Phlebitis, bacteremia and sepsis fall under this category. It’s estimated that intravascular catheters are the reason behind 91% of all BSIs.

 

Neonates Are At A Higher Risk

 

Newborns in neonatal ICUs are the most susceptible to hospital-acquired infections. While adults with HAIs exhibit symptoms like fever, rashes, respiratory problems and urinary infections, newborn babies, unfortunately, do not exhibit or present any symptoms.

 

Some Revealing HAI Stats

 

A surveillance study was conducted by the WHO in 14 countries from Europe, Southeast Asia, Eastern Mediterranean and Western Pacific. Data was collected from 55 hospitals for nearly 20 years for the sake of this study.

 

The following is the percentage of patients with HAIs in regions across the world:

 

Globally - 7 to 12 percent

 

India - 11 to 83 percent

 

US - 4.5%

 

Europe - 7.1%

 

The International Infection Control Consortium (INCC) conducted a survey in 8 developing countries including India.
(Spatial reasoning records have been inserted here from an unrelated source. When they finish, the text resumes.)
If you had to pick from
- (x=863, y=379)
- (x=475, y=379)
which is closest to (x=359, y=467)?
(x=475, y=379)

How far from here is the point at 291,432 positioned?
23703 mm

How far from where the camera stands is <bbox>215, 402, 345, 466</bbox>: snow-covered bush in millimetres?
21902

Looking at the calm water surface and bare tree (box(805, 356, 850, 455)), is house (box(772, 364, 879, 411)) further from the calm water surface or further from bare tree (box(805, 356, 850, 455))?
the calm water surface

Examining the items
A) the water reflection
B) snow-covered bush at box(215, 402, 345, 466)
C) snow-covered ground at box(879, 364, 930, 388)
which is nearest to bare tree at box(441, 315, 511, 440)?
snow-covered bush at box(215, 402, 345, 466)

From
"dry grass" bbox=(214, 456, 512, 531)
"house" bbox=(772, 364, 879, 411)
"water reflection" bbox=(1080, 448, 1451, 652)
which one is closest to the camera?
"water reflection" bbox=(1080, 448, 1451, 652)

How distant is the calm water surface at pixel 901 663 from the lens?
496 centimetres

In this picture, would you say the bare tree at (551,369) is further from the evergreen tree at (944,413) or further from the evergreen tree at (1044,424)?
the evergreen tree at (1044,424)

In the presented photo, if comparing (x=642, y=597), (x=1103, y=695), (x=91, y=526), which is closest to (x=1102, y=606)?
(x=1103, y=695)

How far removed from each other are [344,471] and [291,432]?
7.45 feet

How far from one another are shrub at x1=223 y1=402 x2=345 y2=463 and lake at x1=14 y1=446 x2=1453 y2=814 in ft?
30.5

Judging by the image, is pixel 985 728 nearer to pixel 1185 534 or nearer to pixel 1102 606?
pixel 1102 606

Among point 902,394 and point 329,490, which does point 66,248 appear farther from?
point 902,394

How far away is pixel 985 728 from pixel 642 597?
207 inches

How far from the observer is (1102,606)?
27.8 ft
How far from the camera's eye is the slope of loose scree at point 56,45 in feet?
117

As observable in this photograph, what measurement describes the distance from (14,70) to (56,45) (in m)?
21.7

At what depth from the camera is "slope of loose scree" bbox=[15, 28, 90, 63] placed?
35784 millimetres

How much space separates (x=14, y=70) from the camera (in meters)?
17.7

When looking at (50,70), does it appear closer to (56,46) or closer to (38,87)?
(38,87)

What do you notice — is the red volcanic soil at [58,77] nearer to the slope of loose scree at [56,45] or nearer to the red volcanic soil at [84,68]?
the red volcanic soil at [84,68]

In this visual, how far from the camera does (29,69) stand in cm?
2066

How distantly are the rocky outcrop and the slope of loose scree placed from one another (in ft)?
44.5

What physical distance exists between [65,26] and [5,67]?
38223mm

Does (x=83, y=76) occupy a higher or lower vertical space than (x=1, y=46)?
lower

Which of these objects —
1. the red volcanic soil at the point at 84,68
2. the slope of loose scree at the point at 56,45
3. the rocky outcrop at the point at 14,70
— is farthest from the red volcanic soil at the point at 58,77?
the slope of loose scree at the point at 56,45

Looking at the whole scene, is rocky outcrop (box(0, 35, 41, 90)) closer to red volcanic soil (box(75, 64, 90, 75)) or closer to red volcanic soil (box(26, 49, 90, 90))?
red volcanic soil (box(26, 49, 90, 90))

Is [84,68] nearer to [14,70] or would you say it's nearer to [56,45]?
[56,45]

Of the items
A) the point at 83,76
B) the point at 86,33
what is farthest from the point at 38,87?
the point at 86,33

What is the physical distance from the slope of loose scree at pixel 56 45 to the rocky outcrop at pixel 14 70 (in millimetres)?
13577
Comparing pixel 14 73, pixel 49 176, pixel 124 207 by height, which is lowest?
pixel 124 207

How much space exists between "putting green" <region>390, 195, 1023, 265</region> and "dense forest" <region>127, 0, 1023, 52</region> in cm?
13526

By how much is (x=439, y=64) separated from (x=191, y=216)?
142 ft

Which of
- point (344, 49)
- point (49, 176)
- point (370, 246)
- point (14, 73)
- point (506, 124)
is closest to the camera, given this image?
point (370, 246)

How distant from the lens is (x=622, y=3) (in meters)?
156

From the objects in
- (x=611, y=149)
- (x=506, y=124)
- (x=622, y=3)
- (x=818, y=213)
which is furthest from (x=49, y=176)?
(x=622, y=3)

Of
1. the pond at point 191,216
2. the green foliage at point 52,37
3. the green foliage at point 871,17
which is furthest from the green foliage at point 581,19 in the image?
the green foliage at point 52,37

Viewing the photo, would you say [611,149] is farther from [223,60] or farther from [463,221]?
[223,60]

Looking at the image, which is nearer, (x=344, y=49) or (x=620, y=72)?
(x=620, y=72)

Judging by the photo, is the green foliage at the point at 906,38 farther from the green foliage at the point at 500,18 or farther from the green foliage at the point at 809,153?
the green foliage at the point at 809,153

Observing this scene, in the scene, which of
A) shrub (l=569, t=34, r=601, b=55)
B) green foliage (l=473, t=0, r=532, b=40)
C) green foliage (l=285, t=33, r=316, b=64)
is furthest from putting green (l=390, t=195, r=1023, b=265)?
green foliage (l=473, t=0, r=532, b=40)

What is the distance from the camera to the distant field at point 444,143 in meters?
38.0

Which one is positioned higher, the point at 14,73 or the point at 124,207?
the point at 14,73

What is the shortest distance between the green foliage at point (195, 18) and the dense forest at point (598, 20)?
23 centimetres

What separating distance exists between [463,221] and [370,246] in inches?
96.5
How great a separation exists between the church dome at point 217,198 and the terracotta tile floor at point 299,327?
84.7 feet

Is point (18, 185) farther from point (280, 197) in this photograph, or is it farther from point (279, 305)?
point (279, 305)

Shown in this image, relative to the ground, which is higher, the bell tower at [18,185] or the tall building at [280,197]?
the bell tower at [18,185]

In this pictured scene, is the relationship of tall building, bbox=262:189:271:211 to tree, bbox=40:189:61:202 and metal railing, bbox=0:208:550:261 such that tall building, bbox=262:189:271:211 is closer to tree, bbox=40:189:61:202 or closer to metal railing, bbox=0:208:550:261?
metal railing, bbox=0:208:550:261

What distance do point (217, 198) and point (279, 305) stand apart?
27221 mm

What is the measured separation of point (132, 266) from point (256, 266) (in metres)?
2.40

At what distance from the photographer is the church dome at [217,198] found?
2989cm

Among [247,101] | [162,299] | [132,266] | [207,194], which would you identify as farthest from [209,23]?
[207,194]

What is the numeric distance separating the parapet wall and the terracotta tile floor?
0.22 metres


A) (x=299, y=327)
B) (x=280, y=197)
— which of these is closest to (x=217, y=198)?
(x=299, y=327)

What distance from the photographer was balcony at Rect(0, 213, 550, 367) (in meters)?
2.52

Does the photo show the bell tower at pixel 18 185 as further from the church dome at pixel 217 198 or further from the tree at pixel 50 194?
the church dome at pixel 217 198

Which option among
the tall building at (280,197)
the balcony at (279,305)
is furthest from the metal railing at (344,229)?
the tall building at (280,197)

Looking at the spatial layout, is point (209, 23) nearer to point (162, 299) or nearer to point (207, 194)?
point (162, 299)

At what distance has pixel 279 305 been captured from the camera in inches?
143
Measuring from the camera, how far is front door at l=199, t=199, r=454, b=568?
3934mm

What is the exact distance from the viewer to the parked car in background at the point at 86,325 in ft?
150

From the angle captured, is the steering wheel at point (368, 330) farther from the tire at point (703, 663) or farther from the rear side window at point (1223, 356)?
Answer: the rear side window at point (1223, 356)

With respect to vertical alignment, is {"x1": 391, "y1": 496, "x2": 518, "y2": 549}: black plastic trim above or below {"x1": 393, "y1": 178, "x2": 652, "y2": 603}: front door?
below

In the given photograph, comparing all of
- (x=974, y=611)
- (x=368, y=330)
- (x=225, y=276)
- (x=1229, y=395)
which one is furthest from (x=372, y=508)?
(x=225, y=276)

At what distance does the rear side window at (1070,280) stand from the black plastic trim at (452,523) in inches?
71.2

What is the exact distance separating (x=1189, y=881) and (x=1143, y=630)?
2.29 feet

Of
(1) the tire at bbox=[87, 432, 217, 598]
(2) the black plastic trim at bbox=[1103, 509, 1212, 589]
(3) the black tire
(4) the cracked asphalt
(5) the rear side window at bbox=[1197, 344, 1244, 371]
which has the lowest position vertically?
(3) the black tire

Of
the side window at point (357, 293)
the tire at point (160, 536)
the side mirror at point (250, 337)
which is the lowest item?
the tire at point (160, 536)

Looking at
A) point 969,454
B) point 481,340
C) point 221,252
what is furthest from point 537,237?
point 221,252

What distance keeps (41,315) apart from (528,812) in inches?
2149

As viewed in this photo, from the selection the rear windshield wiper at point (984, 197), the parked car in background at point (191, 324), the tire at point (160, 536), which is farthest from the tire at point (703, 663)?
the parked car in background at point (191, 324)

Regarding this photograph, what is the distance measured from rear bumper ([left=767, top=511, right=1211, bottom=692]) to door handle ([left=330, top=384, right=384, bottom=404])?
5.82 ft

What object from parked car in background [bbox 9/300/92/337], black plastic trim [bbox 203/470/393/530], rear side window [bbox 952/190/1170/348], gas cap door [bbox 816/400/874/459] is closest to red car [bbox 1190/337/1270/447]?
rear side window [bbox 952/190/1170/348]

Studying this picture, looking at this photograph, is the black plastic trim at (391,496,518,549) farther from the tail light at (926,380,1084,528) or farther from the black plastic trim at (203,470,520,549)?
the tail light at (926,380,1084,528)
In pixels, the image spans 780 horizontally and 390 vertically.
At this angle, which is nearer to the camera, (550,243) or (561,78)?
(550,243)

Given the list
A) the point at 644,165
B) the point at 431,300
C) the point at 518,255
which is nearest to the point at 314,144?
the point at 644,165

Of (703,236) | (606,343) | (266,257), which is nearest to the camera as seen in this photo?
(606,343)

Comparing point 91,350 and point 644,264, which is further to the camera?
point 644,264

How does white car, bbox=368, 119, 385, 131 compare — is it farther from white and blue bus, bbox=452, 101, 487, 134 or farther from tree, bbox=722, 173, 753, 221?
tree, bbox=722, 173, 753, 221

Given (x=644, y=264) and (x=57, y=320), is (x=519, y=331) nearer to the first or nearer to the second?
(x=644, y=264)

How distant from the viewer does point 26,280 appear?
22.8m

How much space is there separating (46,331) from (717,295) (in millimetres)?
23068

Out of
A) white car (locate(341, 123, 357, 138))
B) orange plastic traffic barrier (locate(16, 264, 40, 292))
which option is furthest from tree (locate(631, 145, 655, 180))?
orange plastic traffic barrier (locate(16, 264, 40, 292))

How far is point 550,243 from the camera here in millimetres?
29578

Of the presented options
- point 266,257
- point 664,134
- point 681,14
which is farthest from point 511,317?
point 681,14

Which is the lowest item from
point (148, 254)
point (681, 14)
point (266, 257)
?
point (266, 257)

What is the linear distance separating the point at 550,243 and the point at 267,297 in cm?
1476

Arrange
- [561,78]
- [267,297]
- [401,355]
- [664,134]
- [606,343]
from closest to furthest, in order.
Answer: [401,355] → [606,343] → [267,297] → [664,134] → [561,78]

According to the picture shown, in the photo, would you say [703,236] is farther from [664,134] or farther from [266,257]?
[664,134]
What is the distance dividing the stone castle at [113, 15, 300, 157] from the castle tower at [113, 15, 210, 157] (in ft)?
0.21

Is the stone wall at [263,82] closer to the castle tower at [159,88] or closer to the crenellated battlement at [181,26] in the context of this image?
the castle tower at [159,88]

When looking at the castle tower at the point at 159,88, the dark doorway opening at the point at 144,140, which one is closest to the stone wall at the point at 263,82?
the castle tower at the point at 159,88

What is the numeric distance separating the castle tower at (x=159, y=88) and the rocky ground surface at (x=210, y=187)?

In India, the survey was conducted in 7 hospitals in 7 cities, covering 10,835 patients from 2004 to 2007.

 

The survey found that around 4.4% of patients had ICU HAIs, 1.3% had VAPs, 2.7% had BSIs and 0.4% had UTIs.

 

HAIs lead to increased hospital stays. Moreover, total hospital expenditure nearly doubles due to severe HAIs.

 

According to data from the Center for Disease Control and Prevention (CDC), death due to HAI is somewhere between 10 to 25% in the world and 20 to 30% in India.

 

Consequences of HAI

 

Functional disabilities

 

Emotional suffering

 

Occasionally leads to death

 

Lengthened hospital stay

 

Increased hospitalisation costs

 

Loss of work

 

How To Prevent HAIs

 

Hospital-acquired infections can be prevented with proper invasive instrument selection, sterilisation, insertion, maintenance, and removal when not required.

 

Prevention of hospital-acquired infections lies in the hands of hospitals. Intensive surveillance and timely reporting of infections help in analysing, correcting and taking preventive steps.

 

Hospitals must ensure that their staff is given the right training and guidance to avoid HAIs.

 

That said, no data was collected from government hospitals, where the majority of the Indian population goes for treatment. The Indian government should take proper steps to avoid HAIs in government hospitals.